Iraniërs kibbelen over atoomakkoord

static

Het akkoord dat Iran en zes grote mogendheden afgelopen weekeinde hebben gesloten over de uitwerking van de atoomovereenkomst van november is in Iran met gemengde gevoelens ontvangen. Hervormingsgezinde Iraniërs spreken van een opkikker voor Irans statuur, haviken van een 'gifbeker'.

De vijf permanente leden van de Veiligheidsraad van de Verenigde Naties en Duitsland kwamen zondag met Iran overeen dat het in november gesloten akkoord over het Iraanse atoomprogramma op 20 januari in werking treedt. De economische sancties die Iran zijn opgelegd worden het komende halfjaar versoepeld in ruil voor inperking van het Iraanse atoomprogramma. In die periode moet verder worden onderhandeld over een permanent akkoord.
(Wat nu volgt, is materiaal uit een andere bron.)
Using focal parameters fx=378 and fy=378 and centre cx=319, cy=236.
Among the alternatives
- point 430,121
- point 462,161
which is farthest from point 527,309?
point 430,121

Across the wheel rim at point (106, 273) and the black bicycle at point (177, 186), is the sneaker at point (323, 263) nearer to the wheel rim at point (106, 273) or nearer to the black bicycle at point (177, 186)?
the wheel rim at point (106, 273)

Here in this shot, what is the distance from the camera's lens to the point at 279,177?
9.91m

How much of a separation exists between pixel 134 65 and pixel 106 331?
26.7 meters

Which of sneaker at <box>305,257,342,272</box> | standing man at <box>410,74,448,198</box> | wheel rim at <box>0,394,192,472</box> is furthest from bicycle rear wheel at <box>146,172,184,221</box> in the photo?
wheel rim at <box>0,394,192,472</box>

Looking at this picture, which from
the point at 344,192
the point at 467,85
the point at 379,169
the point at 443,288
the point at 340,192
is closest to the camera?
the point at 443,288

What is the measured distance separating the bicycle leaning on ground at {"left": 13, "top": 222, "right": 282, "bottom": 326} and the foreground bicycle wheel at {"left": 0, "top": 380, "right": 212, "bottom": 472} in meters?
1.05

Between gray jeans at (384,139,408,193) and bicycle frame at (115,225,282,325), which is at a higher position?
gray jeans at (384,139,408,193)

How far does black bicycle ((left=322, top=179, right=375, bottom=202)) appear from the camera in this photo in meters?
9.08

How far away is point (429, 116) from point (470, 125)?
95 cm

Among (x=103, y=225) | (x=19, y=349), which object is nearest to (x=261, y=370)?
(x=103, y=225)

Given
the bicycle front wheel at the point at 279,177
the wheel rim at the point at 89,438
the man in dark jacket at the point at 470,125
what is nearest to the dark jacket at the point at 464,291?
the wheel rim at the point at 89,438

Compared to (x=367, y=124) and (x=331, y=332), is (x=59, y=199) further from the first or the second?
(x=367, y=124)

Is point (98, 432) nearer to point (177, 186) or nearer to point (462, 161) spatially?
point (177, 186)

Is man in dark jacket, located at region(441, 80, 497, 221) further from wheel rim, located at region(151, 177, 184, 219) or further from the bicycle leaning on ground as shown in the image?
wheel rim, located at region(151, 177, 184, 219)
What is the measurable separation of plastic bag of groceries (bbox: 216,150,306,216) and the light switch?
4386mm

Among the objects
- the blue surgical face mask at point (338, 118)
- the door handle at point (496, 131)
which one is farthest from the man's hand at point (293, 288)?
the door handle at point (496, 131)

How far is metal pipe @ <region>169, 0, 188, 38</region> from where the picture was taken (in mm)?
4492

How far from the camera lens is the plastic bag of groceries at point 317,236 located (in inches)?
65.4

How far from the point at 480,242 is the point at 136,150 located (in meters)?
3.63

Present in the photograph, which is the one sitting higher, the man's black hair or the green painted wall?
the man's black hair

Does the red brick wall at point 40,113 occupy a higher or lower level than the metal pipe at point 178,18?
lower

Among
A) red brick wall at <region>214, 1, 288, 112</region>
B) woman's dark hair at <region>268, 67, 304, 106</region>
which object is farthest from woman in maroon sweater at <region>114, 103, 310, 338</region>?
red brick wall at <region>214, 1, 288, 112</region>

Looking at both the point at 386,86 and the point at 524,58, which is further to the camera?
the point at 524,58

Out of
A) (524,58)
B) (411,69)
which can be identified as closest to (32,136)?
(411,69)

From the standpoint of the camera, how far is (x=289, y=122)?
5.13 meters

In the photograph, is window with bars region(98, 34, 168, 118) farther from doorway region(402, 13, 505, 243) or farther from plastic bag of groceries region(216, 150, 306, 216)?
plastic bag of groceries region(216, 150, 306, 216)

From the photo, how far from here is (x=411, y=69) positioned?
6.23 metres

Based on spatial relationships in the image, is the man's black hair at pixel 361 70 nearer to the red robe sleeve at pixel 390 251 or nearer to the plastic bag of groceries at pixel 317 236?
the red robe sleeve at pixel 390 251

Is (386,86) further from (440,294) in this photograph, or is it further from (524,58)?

De voorzitter van de parlementscommissie voor nationale veiligheid en buitenlandbeleid verwelkomde de deal. Die 'opent nieuwe mogelijkheden voor de Iraanse economie en verlicht hinderpalen', zei Alaeddin Boroujerdi. ''Economische sancties worden verminderd en de weg naar de uitbreiding van de bedrijvigheid wordt vrijgemaakt.''

Volgens Sadeq Zibakalam, een gezaghebbend kenner van de Iraanse politiek, heeft het vergelijk tussen Iran en de zes mogendheden de invloed van Teheran in het Midden-Oosten goed gedaan. ''De spanningen tussen het Westen en Iran zullen slinken en de regionale machtspositie van de Islamitische Republiek krijgt een impuls. Bovendien lopen de inspanningen van Israël en enkele Arabische buurlanden van Iran om ons te isoleren nu op niets uit.''

De radicale geestelijke Mohammad Reza Ashtiani en zijn geestverwanten denken daar echter heel anders over. De concessies van het Westen zijn sigaren uit eigen doos, meent hij. ''Ze geven ons een deel van ons eigen geld, alsof we bij hen in het krijt stonden'', klaagde de scherpslijper maandag.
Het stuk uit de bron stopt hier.